De son côté, le Premier ministre italien, Giorgia Meloni, a déclaré que « la natalité est une priorité » pour son gouvernement. L'une des mesures mises en œuvre est l'interdiction de la maternité de substitution, non seulement en Italie, mais aussi pour les citoyens italiens qui ont recours à cette pratique à l'étranger. En outre, il a également étendu le congé parental et proposé de réduire les impôts pour les femmes qui ont au moins deux enfants. « Nous voulons souligner qu'une femme qui donne naissance à au moins deux enfants a déjà apporté une contribution importante à la société et, par conséquent, l'État compense en partie en payant des cotisations de sécurité sociale », a déclaré le dirigeant italien.

En Espagne, et même si le départ à la retraite de la génération du baby-boom aura lieu au cours de la prochaine décennie, ce qui exercera une pression sur les comptes publics en raison du coût énorme des retraites, il n’existe aucun plan pour améliorer les taux de natalité. Dans le même temps, l'espérance de vie continue de s'allonger : en Espagne, elle augmentera de six ans au cours des 50 prochaines années, pour atteindre 89 ans. Ce que dit la Sécurité sociale, c'est que le système sera durable grâce au réforme des retraites de ces dernières années et l'arrivée d'étrangers, notamment grâce à l'augmentation des cotisations sociales qui soutiendra les augmentations de dépenses provoquées par la démographie espagnole actuelle. Bruxelles et les superviseurs ont des doutes, mais ils ne pourront les résoudre que dans les années à venir.

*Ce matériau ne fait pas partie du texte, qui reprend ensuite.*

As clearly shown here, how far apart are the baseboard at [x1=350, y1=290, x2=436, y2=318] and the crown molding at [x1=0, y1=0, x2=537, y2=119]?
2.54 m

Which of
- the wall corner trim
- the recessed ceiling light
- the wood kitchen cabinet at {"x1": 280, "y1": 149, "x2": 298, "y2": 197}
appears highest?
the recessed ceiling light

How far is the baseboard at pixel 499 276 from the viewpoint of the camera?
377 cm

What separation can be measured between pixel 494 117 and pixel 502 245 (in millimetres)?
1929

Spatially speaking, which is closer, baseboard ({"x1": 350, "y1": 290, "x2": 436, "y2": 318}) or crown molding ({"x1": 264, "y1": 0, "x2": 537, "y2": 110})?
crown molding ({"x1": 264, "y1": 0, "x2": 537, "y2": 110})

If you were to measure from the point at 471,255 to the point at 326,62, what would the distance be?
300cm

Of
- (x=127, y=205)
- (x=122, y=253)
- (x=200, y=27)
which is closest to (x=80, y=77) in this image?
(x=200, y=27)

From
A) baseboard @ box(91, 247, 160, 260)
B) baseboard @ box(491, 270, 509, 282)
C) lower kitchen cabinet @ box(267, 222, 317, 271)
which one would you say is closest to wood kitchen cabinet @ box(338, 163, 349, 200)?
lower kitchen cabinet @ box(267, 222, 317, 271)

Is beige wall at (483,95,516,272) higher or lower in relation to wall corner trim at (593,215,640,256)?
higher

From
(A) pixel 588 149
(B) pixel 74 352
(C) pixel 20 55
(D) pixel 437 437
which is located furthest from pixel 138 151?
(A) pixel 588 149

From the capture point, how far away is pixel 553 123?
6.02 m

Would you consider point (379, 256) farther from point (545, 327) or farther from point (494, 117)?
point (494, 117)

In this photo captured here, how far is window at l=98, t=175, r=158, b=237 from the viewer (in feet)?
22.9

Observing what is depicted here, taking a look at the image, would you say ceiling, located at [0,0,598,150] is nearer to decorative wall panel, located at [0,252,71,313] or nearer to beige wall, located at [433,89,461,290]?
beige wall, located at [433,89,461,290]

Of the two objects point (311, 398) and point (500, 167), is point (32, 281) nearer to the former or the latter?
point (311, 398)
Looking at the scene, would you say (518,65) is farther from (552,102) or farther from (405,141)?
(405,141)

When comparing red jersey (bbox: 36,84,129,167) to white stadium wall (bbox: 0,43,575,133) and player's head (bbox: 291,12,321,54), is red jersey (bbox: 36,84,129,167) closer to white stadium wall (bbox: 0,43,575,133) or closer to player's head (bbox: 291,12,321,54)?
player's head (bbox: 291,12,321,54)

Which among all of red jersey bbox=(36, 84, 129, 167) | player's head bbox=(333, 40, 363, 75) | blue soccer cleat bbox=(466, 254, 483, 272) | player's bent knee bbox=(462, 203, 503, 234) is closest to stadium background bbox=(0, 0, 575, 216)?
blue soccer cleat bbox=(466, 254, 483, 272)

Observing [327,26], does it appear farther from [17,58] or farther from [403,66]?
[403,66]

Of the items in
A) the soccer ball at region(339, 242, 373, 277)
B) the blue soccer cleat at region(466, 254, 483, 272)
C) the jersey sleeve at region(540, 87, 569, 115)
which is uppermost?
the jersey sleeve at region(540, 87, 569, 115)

Que se passe-t-il si nous ne parvenons pas à maintenir les niveaux de population actuels ? Qui sont en faveur d'une augmentation du taux de natalité Ils affirment que cela aura des conséquences terribles, car les enfants sont nécessaires à la croissance de l’économie et à l’amélioration de la société. Cependant, il existe écologistes qui soutiennent que la réduction de la population est essentielle à la protection des ressources de la planète. Et une autre position suggère que si la tendance actuelle se poursuit, le monde sera dirigé par des conservateurs au cours des prochains siècles, en supposant que ceux qui ont le plus d'enfants appartiennent à cette tendance politique et que leurs enfants seront également conservateurs. Ils encouragent donc les gens à gauche de mettre de côté leurs réticences et d'avoir plus d'enfants.

Mais revenons aux États-Unis. Ouais Donald Trump est prêt à forcer d'une manière ou d'une autre, les Américains avoir plus de progéniture en raison de l’influence d’Elon Musk reste un mystère. Le magnat défend l'idée d'une Amérique plus grande, ce qui implique peut-être qu'elle augmente en population, mais en même temps il entend expulser 11 millions de migrants… et en même temps il veut que ses citoyens soient plus libres, pièces qui sont difficiles à assembler. À l'heure actuelle, les juges conservateurs qu'il a nommés à la Cour suprême lors de sa précédente législature ont réussi à renverser le droit à l'avortement au niveau fédéral et aujourd'hui, interrompre une grossesse avant d'accoucher est interdit dans près de deux douzaines d'États – même si rien n'indique que la mesure servira à améliorer les taux de fécondité.

Les États-Unis sont le seul pays développé sans congé de maternité payé ou la paternité, qui s’est avérée être un bon moyen de promouvoir la progéniture, mais Trump n’a rien promis de faire à ce sujet. Oui, il est favorable à une baisse des impôts des familles, comme l'ont fait les derniers présidents du pays, et il pourrait approuver d'autres mesures fiscales allant dans ce sens. Concernant l'avortement, le président élu était autrefois favorable à son interdiction, mais il assure aujourd'hui qu'il préfère que les États décident en fonction de ce que disent leurs électeurs.

Au lieu de cela, le Projet 2025 dont Trump dit ne rien savoir, est favorable à la limitation de la pilule du lendemain, entre autres mesures conservatrices visant à prévenir les interruptions de grossesse et à « favoriser » la création de davantage de familles. « Pour améliorer la fécondité, nous avons besoin de politiques d'envergure et créatives, ainsi que de changements sociaux et culturels majeurs », a écrit Lyman Stone, économiste de l'USDA, obsédé par la fertilité, dans l'un des vos articles sur le sujet. Reste à savoir si ce sera le cas dans cette législature républicaine (et dans le reste du monde).